Bitcoin faces a critical test at the $70,000 support level, with analysts warning that a failure could lead to a retest of its $60,000 yearly low from February. While some traders forecast further downside later this year, others believe holding current levels could trigger a breakout toward $76,600 and potentially ignite an altcoin market rally. Concurrently, sustained outflows from spot Bitcoin ETFs, totaling nearly $3 billion over ten days, suggest the market may be approaching a bottom.
Bitcoin could fall toward its February yearly low if it fails to maintain support above $70,000, according to a crypto analyst. Michael van de Poppe of MN Trading Capital said in an X post that if the level doesn’t hold, he anticipates buying below $65,000. Bitcoin reached a yearly low of $60,000 in early February before recovering to around $74,000 at the time of publication, according to CoinMarketCap.
Market participants are divided on whether the February low marked the cycle’s bottom. Veteran trader Peter Brandt forecasted in March that Bitcoin could retest or move slightly lower than $60,000 by September or October. Van de Poppe, however, said he does not anticipate “new lows.”
Economist Timothy Peterson said in an X post that Bitcoin may grind higher over the summer but will top out by the last week of July. Van de Poppe noted the current structure differs from February’s breakdown, with the $71,000 area being a crucial support level. He stated that holding this zone would prevent deeper corrections.
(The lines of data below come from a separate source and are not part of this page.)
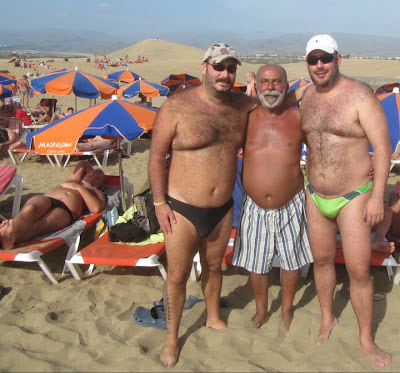 hot hairy men - daddies hairy - chubby beach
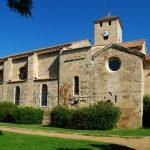 Eglise Saint Jacques de Béziers
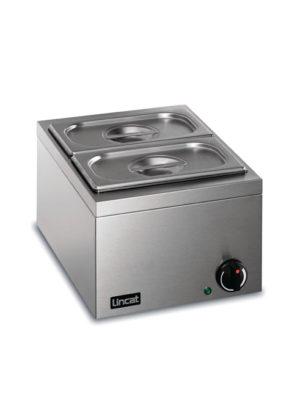 lincat-lynx-400-lbm-bain-marie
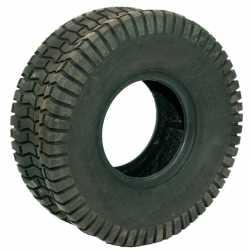 Tire 15X6.0-6 Craftsman 138468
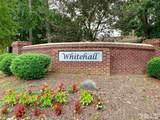5833 Sentinel Drive - Photo 24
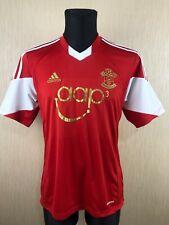 Southampton 2013/2014 Home Football Soccer Jersey Shirt Adidas Size M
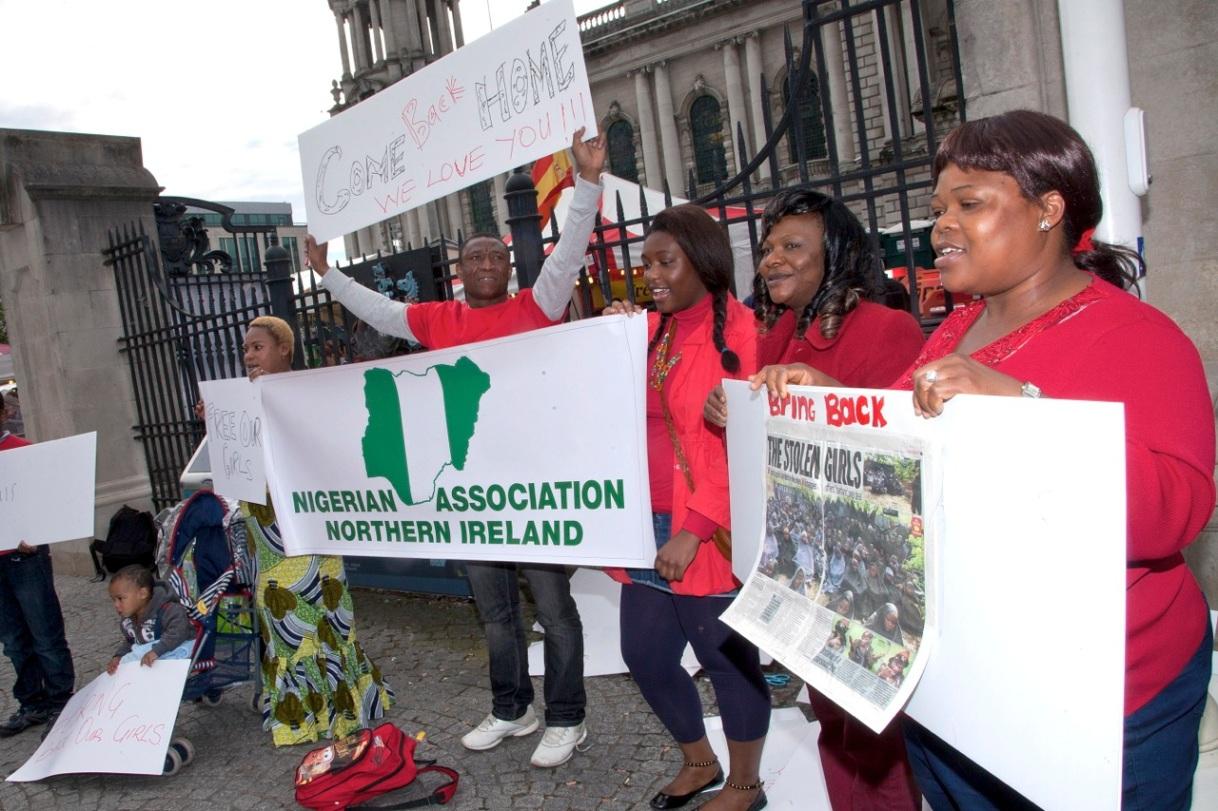 #BringBackOurGirls Belfast protest by Nigerian Association of NorthernIreland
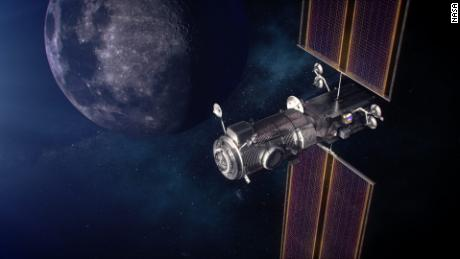 SpaceX just got a big contract to launch two pieces of a future Moon space station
If the current price level holds, van de Poppe said Bitcoin could break through to $76,600. He added that such a break would likely lead to new highs and a strong altcoin summer. Meanwhile, crypto analytics firm Santiment Intelligence recently said sustained Bitcoin ETF outflows may suggest the market bottom is nearing an end.
Spot Bitcoin ETFs have logged outflows for ten consecutive trading days. Total net redemptions exceeded $2.97 billion since May 15, stated Peterson. Total net assets held across these ETFs dropped from $104.29 billion to $94.17 billion in two weeks, a decline of roughly $10 billion.